Best Snacks for Gestational Diabetes (Blood Sugar-Friendly Options That Actually Work)

Isabel Albers, MS, RDN, LDN

3/22/20263 min read

A bowl of granola with yogurt and blueberries
A bowl of granola with yogurt and blueberries

If you’ve been diagnosed with gestational diabetes, snacks can feel confusing fast.

You might be wondering:

  • Am I even allowed to snack?

  • Why does my blood sugar spike even when I eat “healthy”?

  • What can I eat that actually keeps me full and stable?

Here’s the truth: the right snacks can help stabilize your blood sugar, not hurt it.
Let’s break it down simply and practically.

Why Snacks Matter with Gestational Diabetes

During pregnancy, your body becomes more insulin resistant. That means:

  • Blood sugar rises more easily

  • Long gaps without eating can make levels harder to control

  • Large meals can cause spikes

Strategic snacks can help you:

  • Prevent big spikes and crashes

  • Keep energy steady

  • Support your baby’s growth

What Makes a “Good” Blood Sugar-Friendly Snack?

This is where most people go wrong.

A snack is not just:

  • fruit alone

  • crackers alone

  • a granola bar

These can spike your blood sugar quickly—even if they’re “healthy.”

The simple snack formula

Aim for carbs + protein + healthy fat (or fiber). That combo slows digestion, helps you feel full, and supports steadier numbers.
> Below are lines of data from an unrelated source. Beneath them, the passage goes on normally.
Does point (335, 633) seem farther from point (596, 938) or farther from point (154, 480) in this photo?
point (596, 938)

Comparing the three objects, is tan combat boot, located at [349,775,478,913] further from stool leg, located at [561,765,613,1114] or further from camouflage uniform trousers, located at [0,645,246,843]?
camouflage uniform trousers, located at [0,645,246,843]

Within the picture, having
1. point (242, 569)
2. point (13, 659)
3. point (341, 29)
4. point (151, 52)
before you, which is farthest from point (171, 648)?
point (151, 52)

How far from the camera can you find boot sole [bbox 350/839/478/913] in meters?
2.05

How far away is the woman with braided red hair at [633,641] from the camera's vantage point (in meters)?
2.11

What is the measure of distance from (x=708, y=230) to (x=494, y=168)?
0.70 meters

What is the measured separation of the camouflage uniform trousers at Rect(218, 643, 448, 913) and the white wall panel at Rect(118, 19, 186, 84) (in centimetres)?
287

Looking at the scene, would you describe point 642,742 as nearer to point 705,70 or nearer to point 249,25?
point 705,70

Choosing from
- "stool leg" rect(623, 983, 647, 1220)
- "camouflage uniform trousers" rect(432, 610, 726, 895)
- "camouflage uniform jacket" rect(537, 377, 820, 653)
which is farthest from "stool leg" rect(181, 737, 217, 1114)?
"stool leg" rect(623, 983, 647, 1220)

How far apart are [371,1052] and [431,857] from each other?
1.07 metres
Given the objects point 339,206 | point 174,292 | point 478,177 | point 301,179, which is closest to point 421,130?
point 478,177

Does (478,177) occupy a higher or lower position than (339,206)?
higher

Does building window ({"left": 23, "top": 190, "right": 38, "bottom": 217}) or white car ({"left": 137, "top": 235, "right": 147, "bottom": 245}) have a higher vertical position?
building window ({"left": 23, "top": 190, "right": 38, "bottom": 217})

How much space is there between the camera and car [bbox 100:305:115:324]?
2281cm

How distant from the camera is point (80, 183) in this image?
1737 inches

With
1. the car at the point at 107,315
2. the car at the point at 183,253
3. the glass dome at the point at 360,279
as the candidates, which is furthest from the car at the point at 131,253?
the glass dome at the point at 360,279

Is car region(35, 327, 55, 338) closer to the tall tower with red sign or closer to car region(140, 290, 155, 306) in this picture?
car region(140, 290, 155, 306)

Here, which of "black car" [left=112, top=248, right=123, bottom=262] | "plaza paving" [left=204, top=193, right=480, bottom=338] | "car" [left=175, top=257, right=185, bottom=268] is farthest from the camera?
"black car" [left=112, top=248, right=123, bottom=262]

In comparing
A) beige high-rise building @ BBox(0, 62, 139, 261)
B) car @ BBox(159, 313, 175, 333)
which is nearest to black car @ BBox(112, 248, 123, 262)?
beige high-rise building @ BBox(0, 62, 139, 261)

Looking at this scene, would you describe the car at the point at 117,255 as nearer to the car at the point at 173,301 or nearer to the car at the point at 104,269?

Instead, Every Snack Should Include…

1) Protein (to slow sugar absorption)

Examples: Greek yogurt, cheese, eggs, nuts

2) Fiber or complex carbs

Examples: whole grain crackers, beans, vegetables, berries

3) Healthy fats (optional, but powerful)

Examples: avocado, nuts/seeds, nut butters

The goal: balance, not restriction.

10 Blood Sugar-Friendly Snack Ideas

Simple, realistic, and designed for real life—not perfection:

  1. Apple slices + peanut butter — balances natural sugar with fat and protein

  2. Greek yogurt + berries — high protein + lower-sugar fruit

  3. Cheese + whole grain crackers — easy, portable, satisfying

  4. Hard-boiled eggs + a small fruit — helps you stay full longer

  5. Cottage cheese + cucumber or tomatoes — light but stabilizing

  6. A handful of nuts + a few berries — quick and grab-and-go

  7. Hummus + carrots or bell peppers — fiber + protein combo

  8. ½ avocado + whole grain toast — healthy fats can reduce spikes

  9. Low-sugar chia pudding — fiber-rich, filling, and a great way to add omega-3s

  10. Tuna or chicken salad + crackers — higher-protein option when you’re extra hungry

Cultural Snack Ideas (Hispanic-Friendly Options)

You don’t have to give up your culture to manage your blood sugar—just focus on smart pairings.

Try:

  • Jícama + lime + chili + peanuts

  • Queso fresco + a whole grain tortilla

  • Guacamole + baked tortilla chips

  • Yogurt + cinnamon + strawberries

It’s not about eliminating foods—it’s about pairing them correctly.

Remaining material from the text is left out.